EXERCISE GOAL: In the court opinion excerpt, rewrite the part that starts with "The factual findings" and ends with "has been committed.", substituting "plainly mistaken" for "clearly erroneous".
== PASSAGE SHOWN
The factual findings of a judge are not entitled to the limited review afforded a jury verdict. While the findings are presumptively correct, the appellate court may examine all of the properly admissible evidence in the record. Due regard is given to the opportunity of the trial judge to assess the credibility of the witnesses, and our review does not entail re-weighing disputed evidence. Findings of fact will not be set aside unless they are clearly erroneous. A finding is clearly erroneous when, although there is evidence to support it, the reviewing court on the entire evidence is left with the definite and firm conviction that a mistake has been committed.
Piroschak, ¶ 7, 106 P.3d at 890. Findings may not be set aside because we would have reached a different result. Harber v. Jensen, 2004 WY 104, ¶ 7, 97 P.3d 57, 60 (Wyo.2004). Further,
we assume that the evidence of the prevailing party below is true and give that party every reasonable inference that can fairly and reasonably be drawn from it.
Pennant Service Co., Inc. v. True Oil Co., LLC, 2011 WY 40, ¶ 7, 249 P.3d 698, 703 (Wyo.2011), quoting Hofstad v. Christie, 2010 WY 134, ¶ 7, 240 P.3d 816, 818 (Wyo.2010) (some citations omitted). The district court's conclusions of law are subject to our de novo standard of review. Lieberman v. Mossbrook, 2009 WY 65, ¶ 40, 208 P.3d 1296, 1308 (Wyo.2009).
[¶ 12] Before we begin our analysis of the district court's decision in this case, we will review a few underlying principles. As we have stated countless times, deeds are contracts and we employ our typical contract interpretation principles to interpret them. Gilstrap v. June Eisele Warren Trust, 2005 WY 21, ¶ 12, 106 P.3d 858, 862 (Wyo.2005). Given that deeds are contracts,
[o]ur deed interpretation rules focus on deriving the intentions of the parties. Mullinnix LLC v. HKB Royalty Trust, 2006 WY 14, ¶ 22, 126 P.3d 909, 919 (Wyo.2006); Caballo Coal Co. v. Fid. Exploration & Prod. Co., 2004 WY 6, ¶ 11, 84 P.3d 311, 314 (Wyo.2004). We start with the language utilized by the parties to the deed, giving that language its plain and ordinary meaning. Hickman v. Groves, 2003 WY 76, ¶ 6, 71 P.3d 256, 258 (Wyo.2003). If the language is clear and unambiguous, we look only to the “four corners” of the deed in ascertaining the parties' intent. Caballo Coal, ¶ 11, 84 P.3d at 314.
====
== DATA
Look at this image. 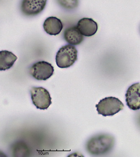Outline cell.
====
FINAL RESULT:
The factual findings of a judge are not entitled to the limited review afforded a jury verdict. While the findings are presumptively correct, the appellate court may examine all of the properly admissible evidence in the record. Due regard is given to the opportunity of the trial judge to assess the credibility of the witnesses, and our review does not entail re-weighing disputed evidence. Findings of fact will not be set aside unless they are plainly mistaken. A finding is plainly mistaken when, although there is evidence to support it, the reviewing court on the entire evidence is left with the definite and firm conviction that a mistake has been committed.